The British Home Secretary has approved the extradition of Shrien Dewani to South Africa to face charges that he arranged for the murder of his wife there during their honeymoon.

Earlier a UK district judge had already approved the extradition, but it was subject to May’s approval.

Dewani, 31, who owns a home care company in Bristol, England, has long denied any involvement in his wife Anni’s death and had tried to stop prior attempts to move him to South Africa to stand trial.

He has 14 days to file an appeal to the High Court against the decision.

Last week, Anni’s family handed a petition to May with more than 11,000 signatures demanding the extradition to proceed.

Dewani’s wife was shot to death in the Gugulethu Township near Cape Town in South Africa after the taxi they were riding in was hijacked last November. The husband was released without a scratch, but his wife’s body was found in an abandoned vehicle later.

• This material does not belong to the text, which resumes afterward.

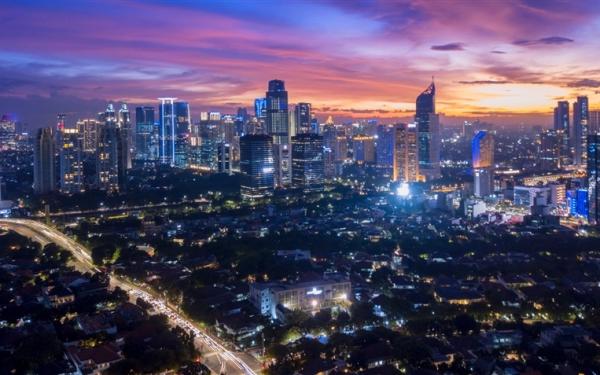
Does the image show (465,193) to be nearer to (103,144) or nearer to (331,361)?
(103,144)

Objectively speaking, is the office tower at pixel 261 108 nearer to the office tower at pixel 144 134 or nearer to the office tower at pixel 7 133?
the office tower at pixel 144 134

Dewani now faces charges of murder, conspiracy to commit murder, robbery with aggravating circumstances and obstructing the administration of justice.

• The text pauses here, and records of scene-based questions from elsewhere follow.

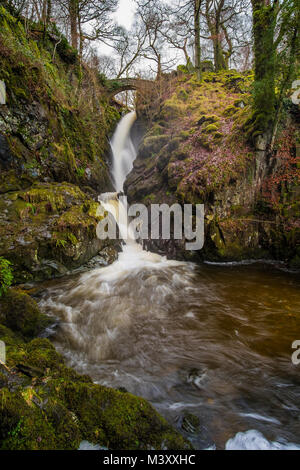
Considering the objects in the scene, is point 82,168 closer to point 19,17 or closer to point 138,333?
point 19,17

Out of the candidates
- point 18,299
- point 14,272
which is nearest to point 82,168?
point 14,272

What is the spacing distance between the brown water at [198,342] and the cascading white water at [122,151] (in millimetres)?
8410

Meanwhile, two South African men, Mziwamadoda Qwabe, 25, and Xolile Mngeni, 23, are charged with the actual murder of Anni, and also face additional charged of kidnapping and robbery with aggravating circumstances. They are scheduled to stand trial at the Western Cape High Court sometime next year.

Taxi driver Zola Tongo, 31, from Bothasig, Cape Town, has already been sentenced to 18 years in prison for murder, kidnapping, robbery with aggravating circumstances and perverting the course of justice after agreeing a plea bargain.

Last December, Tongo told Western Cape High Court that Shrien Dewani offered him 15,000 South African rand ($1,900) to kill his wife.

South African prosecutors believe Shrien paid the taxi driver to arrange the murder (and disguised it as a form of robbery).